Transcribe the entries exactly; images are not part of the copy.

Record set:
◆ ◆ ◆ ◆

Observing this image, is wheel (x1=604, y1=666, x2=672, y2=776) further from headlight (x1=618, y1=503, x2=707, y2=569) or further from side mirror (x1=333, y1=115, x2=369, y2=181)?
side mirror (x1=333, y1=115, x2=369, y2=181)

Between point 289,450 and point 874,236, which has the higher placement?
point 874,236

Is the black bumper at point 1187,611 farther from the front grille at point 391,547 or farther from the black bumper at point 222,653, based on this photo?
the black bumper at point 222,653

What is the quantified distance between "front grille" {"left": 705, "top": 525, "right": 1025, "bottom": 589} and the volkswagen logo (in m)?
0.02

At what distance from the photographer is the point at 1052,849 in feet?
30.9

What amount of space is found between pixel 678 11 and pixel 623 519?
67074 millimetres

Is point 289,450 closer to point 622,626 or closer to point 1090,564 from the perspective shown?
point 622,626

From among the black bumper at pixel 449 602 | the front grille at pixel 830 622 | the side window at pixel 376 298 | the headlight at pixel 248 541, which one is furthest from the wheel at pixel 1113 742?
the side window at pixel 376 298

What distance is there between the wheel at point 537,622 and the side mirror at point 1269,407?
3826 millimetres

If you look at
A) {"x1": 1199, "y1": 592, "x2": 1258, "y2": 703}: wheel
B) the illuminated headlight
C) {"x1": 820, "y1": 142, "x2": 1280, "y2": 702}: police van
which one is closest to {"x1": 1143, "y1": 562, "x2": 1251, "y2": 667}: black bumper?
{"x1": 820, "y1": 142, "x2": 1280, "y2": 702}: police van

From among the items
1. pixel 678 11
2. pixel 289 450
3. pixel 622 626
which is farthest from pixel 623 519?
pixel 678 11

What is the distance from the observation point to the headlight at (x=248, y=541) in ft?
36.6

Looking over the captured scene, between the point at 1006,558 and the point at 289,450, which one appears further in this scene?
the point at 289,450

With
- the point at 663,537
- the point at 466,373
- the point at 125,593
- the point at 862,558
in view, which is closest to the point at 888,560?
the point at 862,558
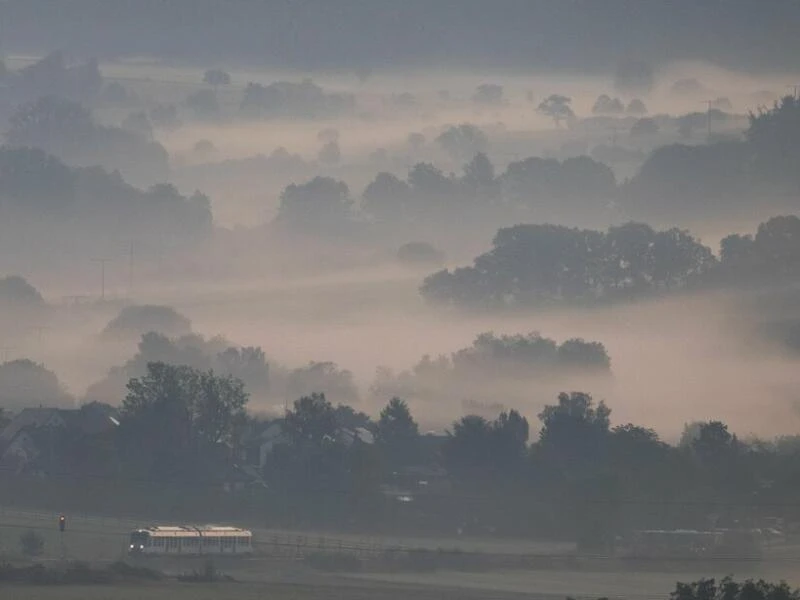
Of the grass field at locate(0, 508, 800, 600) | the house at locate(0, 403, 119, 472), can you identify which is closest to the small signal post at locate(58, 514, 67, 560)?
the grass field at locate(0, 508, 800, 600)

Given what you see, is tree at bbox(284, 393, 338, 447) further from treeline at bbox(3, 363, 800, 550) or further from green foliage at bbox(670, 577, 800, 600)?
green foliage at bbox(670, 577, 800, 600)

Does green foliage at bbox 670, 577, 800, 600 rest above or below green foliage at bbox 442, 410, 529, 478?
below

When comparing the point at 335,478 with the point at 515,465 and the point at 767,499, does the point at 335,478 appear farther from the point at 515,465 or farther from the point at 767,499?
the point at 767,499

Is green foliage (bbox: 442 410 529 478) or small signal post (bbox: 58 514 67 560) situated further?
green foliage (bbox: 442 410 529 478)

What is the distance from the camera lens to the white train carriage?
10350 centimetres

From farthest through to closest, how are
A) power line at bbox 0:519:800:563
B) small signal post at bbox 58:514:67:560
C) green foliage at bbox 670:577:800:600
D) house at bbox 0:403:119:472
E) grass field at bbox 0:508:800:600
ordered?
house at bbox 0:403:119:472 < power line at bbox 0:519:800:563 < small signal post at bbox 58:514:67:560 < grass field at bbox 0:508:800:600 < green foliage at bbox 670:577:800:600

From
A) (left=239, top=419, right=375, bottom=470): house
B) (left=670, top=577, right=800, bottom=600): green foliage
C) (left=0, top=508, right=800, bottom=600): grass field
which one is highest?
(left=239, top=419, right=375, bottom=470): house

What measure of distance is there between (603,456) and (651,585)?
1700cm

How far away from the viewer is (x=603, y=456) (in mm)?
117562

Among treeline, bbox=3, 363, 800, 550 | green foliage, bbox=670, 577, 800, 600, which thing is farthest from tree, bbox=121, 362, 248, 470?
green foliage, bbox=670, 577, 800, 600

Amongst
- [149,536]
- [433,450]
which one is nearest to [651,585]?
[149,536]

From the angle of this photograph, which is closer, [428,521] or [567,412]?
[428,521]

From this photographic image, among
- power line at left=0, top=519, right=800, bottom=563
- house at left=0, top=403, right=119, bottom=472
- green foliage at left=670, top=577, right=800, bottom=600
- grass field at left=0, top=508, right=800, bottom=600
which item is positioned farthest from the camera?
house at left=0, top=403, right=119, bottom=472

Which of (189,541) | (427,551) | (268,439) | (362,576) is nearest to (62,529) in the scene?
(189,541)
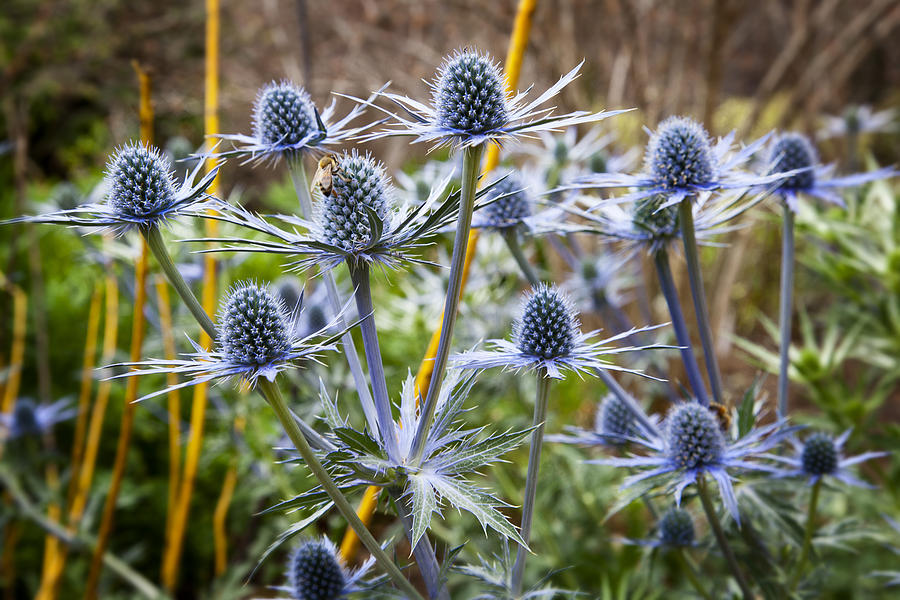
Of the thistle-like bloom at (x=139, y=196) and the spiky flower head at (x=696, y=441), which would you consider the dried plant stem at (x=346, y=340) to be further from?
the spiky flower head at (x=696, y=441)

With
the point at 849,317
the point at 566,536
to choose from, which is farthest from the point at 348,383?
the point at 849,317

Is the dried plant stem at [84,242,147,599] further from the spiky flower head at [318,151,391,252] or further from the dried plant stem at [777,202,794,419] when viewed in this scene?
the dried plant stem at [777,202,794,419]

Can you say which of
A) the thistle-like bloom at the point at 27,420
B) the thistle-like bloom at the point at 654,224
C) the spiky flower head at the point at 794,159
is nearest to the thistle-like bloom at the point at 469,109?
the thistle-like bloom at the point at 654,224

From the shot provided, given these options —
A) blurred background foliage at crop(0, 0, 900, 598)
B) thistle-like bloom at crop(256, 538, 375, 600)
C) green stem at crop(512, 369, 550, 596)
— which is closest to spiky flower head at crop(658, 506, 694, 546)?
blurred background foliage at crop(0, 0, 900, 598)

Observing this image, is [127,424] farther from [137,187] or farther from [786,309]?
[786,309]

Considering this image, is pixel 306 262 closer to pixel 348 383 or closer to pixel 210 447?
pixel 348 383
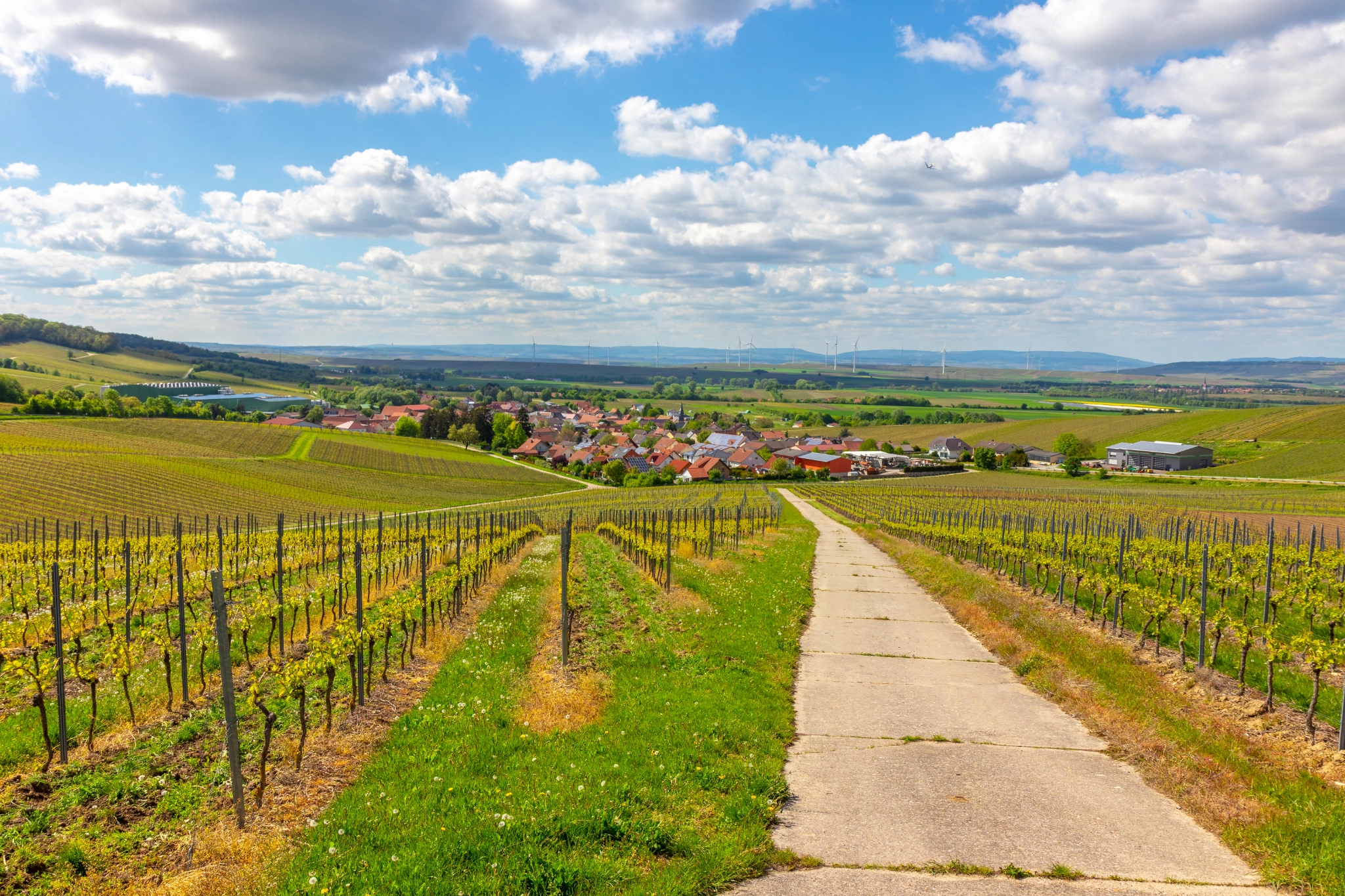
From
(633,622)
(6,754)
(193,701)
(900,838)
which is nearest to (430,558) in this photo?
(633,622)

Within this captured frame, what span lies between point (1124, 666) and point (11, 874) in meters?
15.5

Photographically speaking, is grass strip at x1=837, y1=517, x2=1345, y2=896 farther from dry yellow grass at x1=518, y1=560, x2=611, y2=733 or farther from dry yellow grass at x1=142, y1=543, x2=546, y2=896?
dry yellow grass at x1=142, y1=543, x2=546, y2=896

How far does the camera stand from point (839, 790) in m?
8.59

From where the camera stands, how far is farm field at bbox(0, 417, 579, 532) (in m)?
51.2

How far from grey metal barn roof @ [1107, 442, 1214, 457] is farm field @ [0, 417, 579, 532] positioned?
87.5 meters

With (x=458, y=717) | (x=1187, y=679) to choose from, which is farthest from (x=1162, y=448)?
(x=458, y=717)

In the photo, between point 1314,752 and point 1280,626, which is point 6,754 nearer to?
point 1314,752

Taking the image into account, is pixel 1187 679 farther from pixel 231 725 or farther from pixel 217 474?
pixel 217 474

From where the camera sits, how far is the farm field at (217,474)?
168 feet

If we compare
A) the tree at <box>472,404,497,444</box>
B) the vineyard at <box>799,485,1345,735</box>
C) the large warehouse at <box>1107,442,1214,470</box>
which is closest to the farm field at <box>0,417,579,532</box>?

◆ ◆ ◆ ◆

Exercise solution:
Observing this image, is wheel (x1=604, y1=666, x2=672, y2=776) further from headlight (x1=618, y1=503, x2=707, y2=569) or further from side mirror (x1=333, y1=115, x2=369, y2=181)?
side mirror (x1=333, y1=115, x2=369, y2=181)

Between point 289,450 and point 874,236, which has the higher placement?
point 874,236

Is the black bumper at point 1187,611 farther from the front grille at point 391,547 or farther from the black bumper at point 222,653, based on this photo?
the black bumper at point 222,653

What is the quantified distance between "front grille" {"left": 705, "top": 525, "right": 1025, "bottom": 589} and the volkswagen logo (in m)?
0.02

At what distance from the photographer is the point at 1052,849 in feet?
30.9

What amount of space is found between pixel 678 11 and pixel 623 519?
67074 millimetres

Is point 289,450 closer to point 622,626 or closer to point 1090,564 from the perspective shown?
point 622,626

From among the black bumper at pixel 449 602 | the front grille at pixel 830 622 | the side window at pixel 376 298 | the headlight at pixel 248 541, which one is furthest from the wheel at pixel 1113 742?
the side window at pixel 376 298

What distance is there between the wheel at point 537,622 and the side mirror at point 1269,407?
3826 millimetres

If you look at
A) {"x1": 1199, "y1": 592, "x2": 1258, "y2": 703}: wheel
B) the illuminated headlight
C) {"x1": 820, "y1": 142, "x2": 1280, "y2": 702}: police van
which one is closest to {"x1": 1143, "y1": 562, "x2": 1251, "y2": 667}: black bumper?
{"x1": 820, "y1": 142, "x2": 1280, "y2": 702}: police van

From among the items
1. pixel 678 11
2. pixel 289 450
3. pixel 622 626
which is farthest from pixel 623 519?
pixel 678 11

What is the distance from the observation point to the headlight at (x=248, y=541) in ft?
36.6

Looking over the captured scene, between the point at 1006,558 and the point at 289,450, which one appears further in this scene?
the point at 289,450

With
- the point at 663,537
- the point at 466,373
- the point at 125,593
- the point at 862,558
in view, which is closest to the point at 888,560?
the point at 862,558
Of the grass field at locate(0, 508, 800, 600) | the house at locate(0, 403, 119, 472), can you identify which is closest to the small signal post at locate(58, 514, 67, 560)?
the grass field at locate(0, 508, 800, 600)

Given what you see, is tree at bbox(284, 393, 338, 447) further from treeline at bbox(3, 363, 800, 550) or further from green foliage at bbox(670, 577, 800, 600)?
green foliage at bbox(670, 577, 800, 600)

Does green foliage at bbox 670, 577, 800, 600 rest above or below green foliage at bbox 442, 410, 529, 478?
below

When comparing the point at 335,478 with the point at 515,465 and the point at 767,499, does the point at 335,478 appear farther from the point at 515,465 or farther from the point at 767,499?
the point at 767,499

Is green foliage (bbox: 442 410 529 478) or small signal post (bbox: 58 514 67 560) situated further?
green foliage (bbox: 442 410 529 478)

What is the distance from the camera lens to the white train carriage?
10350 centimetres

From farthest through to closest, how are
A) power line at bbox 0:519:800:563
B) small signal post at bbox 58:514:67:560
C) green foliage at bbox 670:577:800:600
D) house at bbox 0:403:119:472
E) grass field at bbox 0:508:800:600
ordered?
house at bbox 0:403:119:472 < power line at bbox 0:519:800:563 < small signal post at bbox 58:514:67:560 < grass field at bbox 0:508:800:600 < green foliage at bbox 670:577:800:600

From
A) (left=239, top=419, right=375, bottom=470): house
B) (left=670, top=577, right=800, bottom=600): green foliage
C) (left=0, top=508, right=800, bottom=600): grass field
which one is highest?
(left=239, top=419, right=375, bottom=470): house

What measure of distance is there between (603,456) and (651,585)?
1700cm

How far away from the viewer is (x=603, y=456) (in mm)?
117562

Among treeline, bbox=3, 363, 800, 550 | green foliage, bbox=670, 577, 800, 600, which thing is farthest from tree, bbox=121, 362, 248, 470?
green foliage, bbox=670, 577, 800, 600

Amongst
- [149,536]
- [433,450]
which one is nearest to [651,585]?
[149,536]

From the angle of this photograph, which is closer, [428,521] or [567,412]?
[428,521]

From this photographic image, among
- power line at left=0, top=519, right=800, bottom=563
- house at left=0, top=403, right=119, bottom=472
- green foliage at left=670, top=577, right=800, bottom=600
- grass field at left=0, top=508, right=800, bottom=600
which item is positioned farthest from the camera?
house at left=0, top=403, right=119, bottom=472

Which of (189,541) | (427,551) | (268,439) | (362,576) is nearest to (62,529) in the scene?
(189,541)
Of the thistle-like bloom at (x=139, y=196) and the spiky flower head at (x=696, y=441), which would you consider the dried plant stem at (x=346, y=340) to be further from?
the spiky flower head at (x=696, y=441)

With
the point at 849,317
the point at 566,536
to choose from, which is farthest from the point at 348,383?
the point at 849,317

Is the dried plant stem at [84,242,147,599] further from the spiky flower head at [318,151,391,252] or further from the dried plant stem at [777,202,794,419] when viewed in this scene?
the dried plant stem at [777,202,794,419]

Can you say which of
A) the thistle-like bloom at the point at 27,420
B) the thistle-like bloom at the point at 654,224
C) the spiky flower head at the point at 794,159
is nearest to the thistle-like bloom at the point at 469,109?
the thistle-like bloom at the point at 654,224

From the shot provided, given these options —
A) blurred background foliage at crop(0, 0, 900, 598)
B) thistle-like bloom at crop(256, 538, 375, 600)
C) green stem at crop(512, 369, 550, 596)
— which is closest to spiky flower head at crop(658, 506, 694, 546)?
blurred background foliage at crop(0, 0, 900, 598)

Observing this image, is [127,424] farther from [137,187] or farther from [786,309]?
[786,309]

Considering this image, is pixel 306 262 closer to pixel 348 383 or closer to pixel 210 447?
pixel 348 383
From
(633,622)
(6,754)
(193,701)
(900,838)
which is nearest to (430,558) in this photo?
(633,622)

Within this captured frame, what span lies between point (1124, 666) and point (11, 874) in meters?
15.5

Photographically speaking, is grass strip at x1=837, y1=517, x2=1345, y2=896 farther from dry yellow grass at x1=518, y1=560, x2=611, y2=733 or farther from dry yellow grass at x1=142, y1=543, x2=546, y2=896?
dry yellow grass at x1=142, y1=543, x2=546, y2=896

How far does the camera stand from point (839, 790) in m?
8.59

From where the camera stands, how far is farm field at bbox(0, 417, 579, 532) (in m)?
51.2

How far from grey metal barn roof @ [1107, 442, 1214, 457] is farm field @ [0, 417, 579, 532] positioned?
87.5 meters

With (x=458, y=717) | (x=1187, y=679) to choose from, which is farthest from (x=1162, y=448)?
(x=458, y=717)

In the photo, between point 1314,752 and point 1280,626, which is point 6,754 nearer to?
point 1314,752

Taking the image into account, is pixel 1187 679 farther from pixel 231 725 or farther from pixel 217 474?
pixel 217 474

From where the camera sits, how far is the farm field at (217,474)?
168 feet

If we compare
A) the tree at <box>472,404,497,444</box>
B) the vineyard at <box>799,485,1345,735</box>
C) the large warehouse at <box>1107,442,1214,470</box>
which is closest to the farm field at <box>0,417,579,532</box>?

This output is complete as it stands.